What is needed
Pick every line from the data that holds the word "States".

Information provided
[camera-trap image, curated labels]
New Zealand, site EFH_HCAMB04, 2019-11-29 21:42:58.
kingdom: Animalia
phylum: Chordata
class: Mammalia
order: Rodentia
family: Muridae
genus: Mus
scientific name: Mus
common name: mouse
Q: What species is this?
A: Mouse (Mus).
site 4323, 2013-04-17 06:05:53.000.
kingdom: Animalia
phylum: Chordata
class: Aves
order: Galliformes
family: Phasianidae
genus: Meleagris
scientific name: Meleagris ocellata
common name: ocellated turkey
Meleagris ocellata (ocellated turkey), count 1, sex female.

* * *

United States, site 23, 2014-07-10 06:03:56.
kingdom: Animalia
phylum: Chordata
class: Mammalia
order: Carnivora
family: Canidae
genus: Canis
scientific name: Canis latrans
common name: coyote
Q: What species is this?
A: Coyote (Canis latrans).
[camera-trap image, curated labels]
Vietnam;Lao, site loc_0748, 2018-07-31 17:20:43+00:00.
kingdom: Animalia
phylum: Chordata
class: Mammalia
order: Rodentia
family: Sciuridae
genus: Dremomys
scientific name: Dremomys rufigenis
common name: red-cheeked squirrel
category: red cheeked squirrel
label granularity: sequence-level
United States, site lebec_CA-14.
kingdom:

--

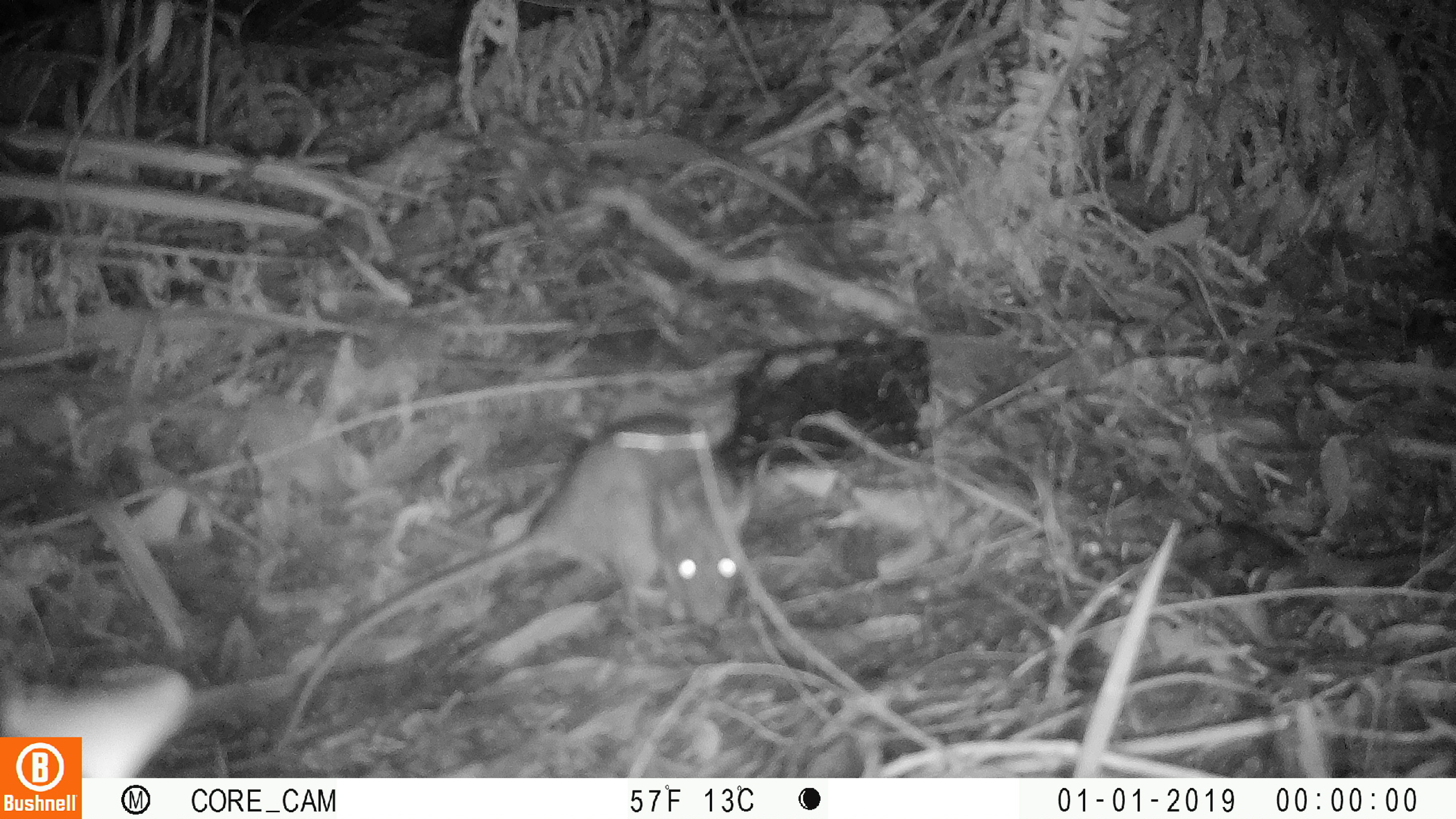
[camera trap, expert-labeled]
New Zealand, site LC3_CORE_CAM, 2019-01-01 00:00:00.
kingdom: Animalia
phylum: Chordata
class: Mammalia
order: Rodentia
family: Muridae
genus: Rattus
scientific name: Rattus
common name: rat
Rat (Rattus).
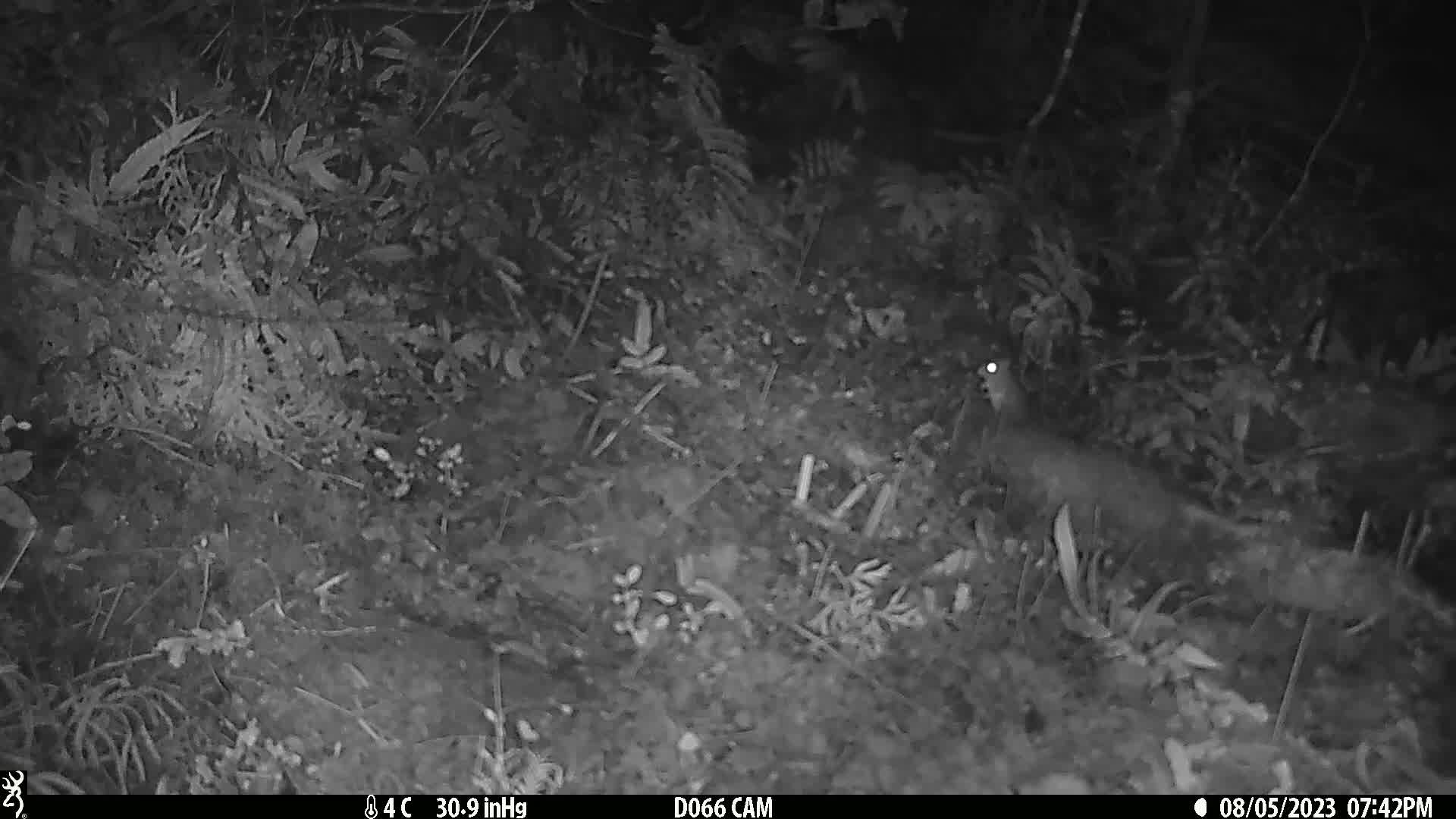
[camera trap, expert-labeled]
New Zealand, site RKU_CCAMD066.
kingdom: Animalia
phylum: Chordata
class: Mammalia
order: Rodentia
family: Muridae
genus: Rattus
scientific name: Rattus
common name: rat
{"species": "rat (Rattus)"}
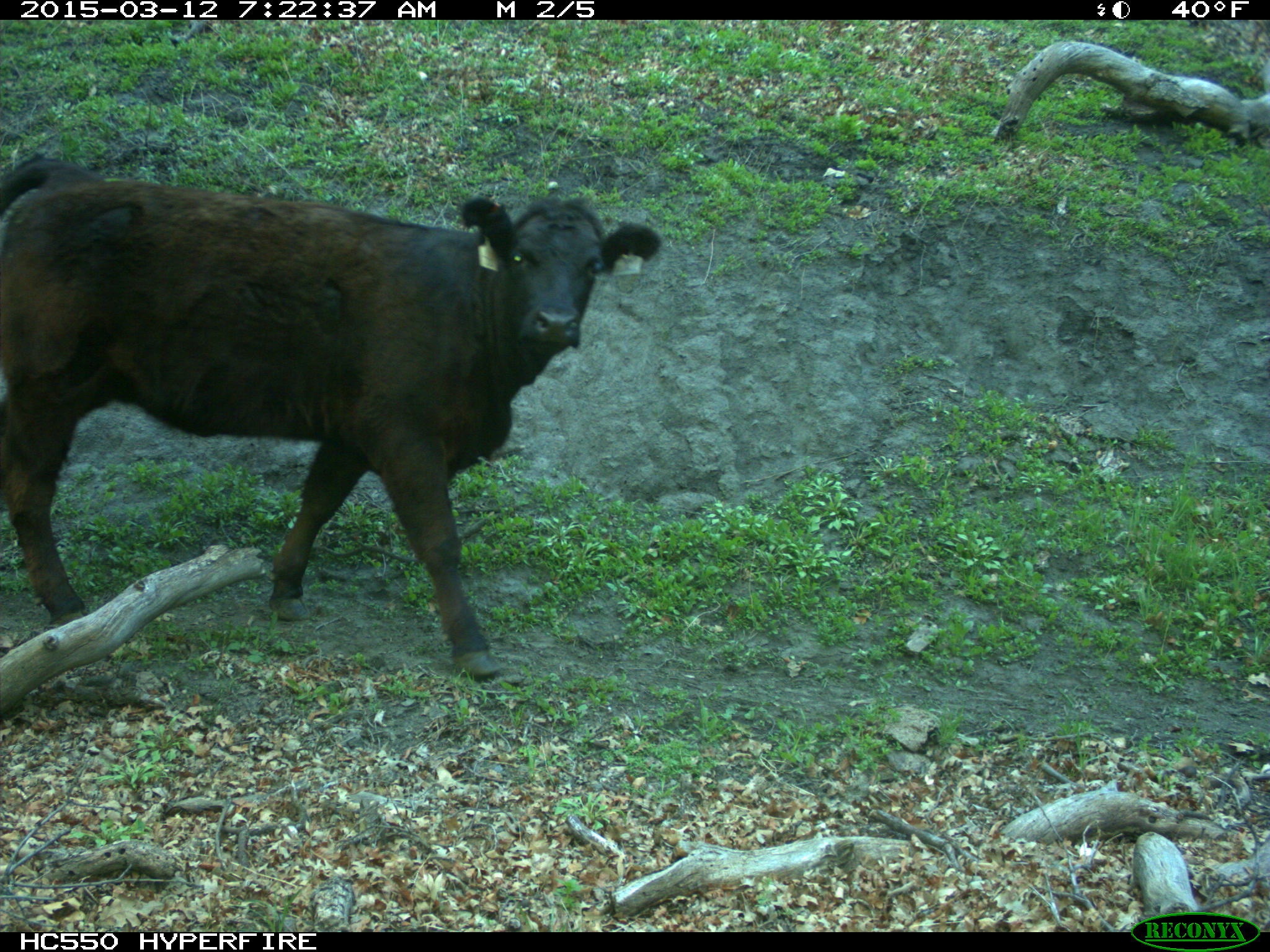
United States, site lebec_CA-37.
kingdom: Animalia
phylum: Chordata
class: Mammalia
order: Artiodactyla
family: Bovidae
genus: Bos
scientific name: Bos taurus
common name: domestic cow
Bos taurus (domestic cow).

Result of this exercise
United States, site 23, 2014-07-10 06:03:56.
United States, site lebec_CA-14.
United States, site lebec_CA-37.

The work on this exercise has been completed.